Note: I was wrong in this statement.  I forgot that it's not safe at
run-time either since the entry objects are part of irq_rt.

>> The issue is more
>> related to shutdown since a kvm_set_irq() caller could be within the
>> aforementioned race-region and call entry->set() after the guest is
>> gone.  Or did I miss something?
> The caller of kvm_set_irq() should hold reference to kvm instance, so it
> can't disappear while you are inside kvm_set_irq(). RCU protects only
> kvm->irq_routing not kvm structure itself.

Agreed, but this has nothing to do with protecting the entry* pointers.

>>> Data is copied from irq_rt onto the stack and this copy is accessed
>>> outside critical section.
>> As mentioned above, I do not believe this really protect us.  And even
> I don't see the prove it doesn't, so I assume it does.

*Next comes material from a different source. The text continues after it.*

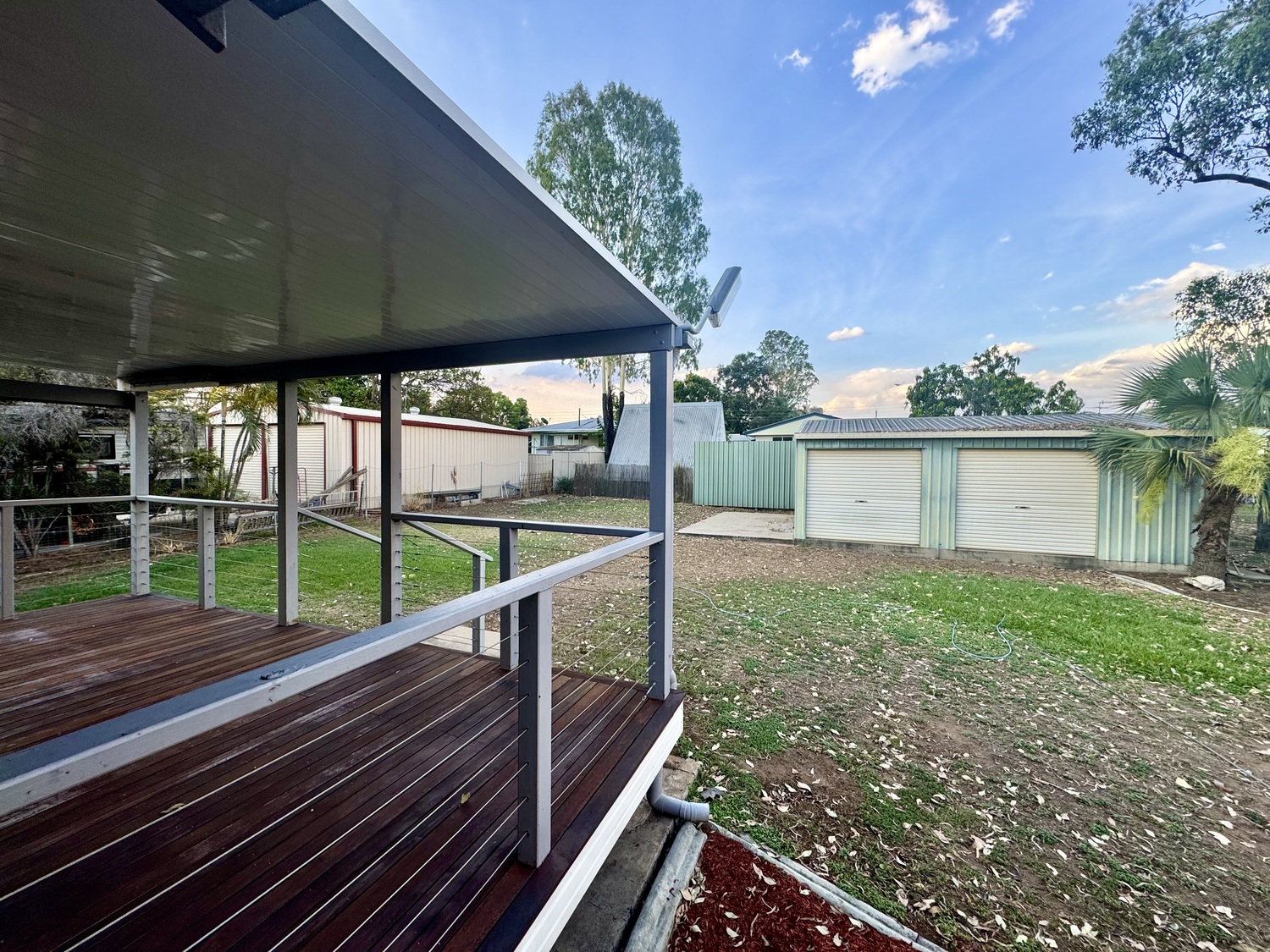 24  LAWSON Drive, Moranbah Sold by Infinity Property Specialists - image 18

What would you like to see beyond what I've already provided you?  I can
show how the entry pointers are allocated as part of the irq_rt, and I
can show how the irq_rt (via entry->set) access is racy against

>> if it did, the copy is just a work-around to avoid sleeping within the
> It is not a work-around. There was two solutions to the problem one is
> to call ->set() outside rcu critical section

This is broken afaict without taking additional precautions, such as a
reference count on the irq_rt structure, but I mentioned this alternate
solution in my header.

> another is to use SRCU. I
> decided to use the first one. This way the code is much simpler

"simpler" is debatable, but ok.  SRCU is an established pattern
available in the upstream kernel, so I don't think its particularly
complicated or controversial to use.

> and I remember asking Paul what are the disadvantages of using SRCU and there
> was something.

The disadvantages to my knowledge are as follows:

1) rcu_read_lock is something like 4x faster than srcu_read_lock(), but
we are talking about nanoseconds on modern hardware (I think Paul quoted
me 10ns vs 45ns on his rig).  I don't think either overhead is something
to be concerned about in this case.

2) standard rcu supports deferred synchronization (call_rcu()), as well
as barriers (synchronize_rcu()), whereas SRCU only supports barriers
(synchronize_srcu()).  We only use the barrier type in this code path,
so that is not an issue.

3) SRCU requires explicit initialization/cleanup, whereas regular RCU
does not.  Trivially solved in my patch since KVM has plenty of
init/cleanup hook points.

>> standard RCU RSCS, which is what SRCU is designed for.  So rather than
>> inventing an awkward two-phased stack based solution, it's better to
>> reuse the provided tools, IMO.
>> To flip it around:  Is there any reason why an SRCU would not work here,
>> and thus we were forced to use something like the stack-copy approach?
> If SRCU has no disadvantage comparing to RCU why not use it always? :)

No one is debating that SRCU has some disadvantages to RCU, but it
should also be noted that RCU has disadvantages as well (for instance,
you can't sleep within the RSCS except for preemptible-based configurations)

The differences between them is really not the issue.  The bottom line
is that upstream KVM irq_routing code is broken afaict with the
application of RCU alone.

IMO: Its not the tool for the job:  At least, not when used alone.  You
either need RCU + reference count (which has more overhead than SRCU due
to the atomic ops), or SRCU.  There may perhaps be other variations on
this theme, as well, and I am not married to SRCU as the solution, per
se.  But it is *a* solution that I believe works, and IMO its the
best/cleanest/simplest one at our disposal.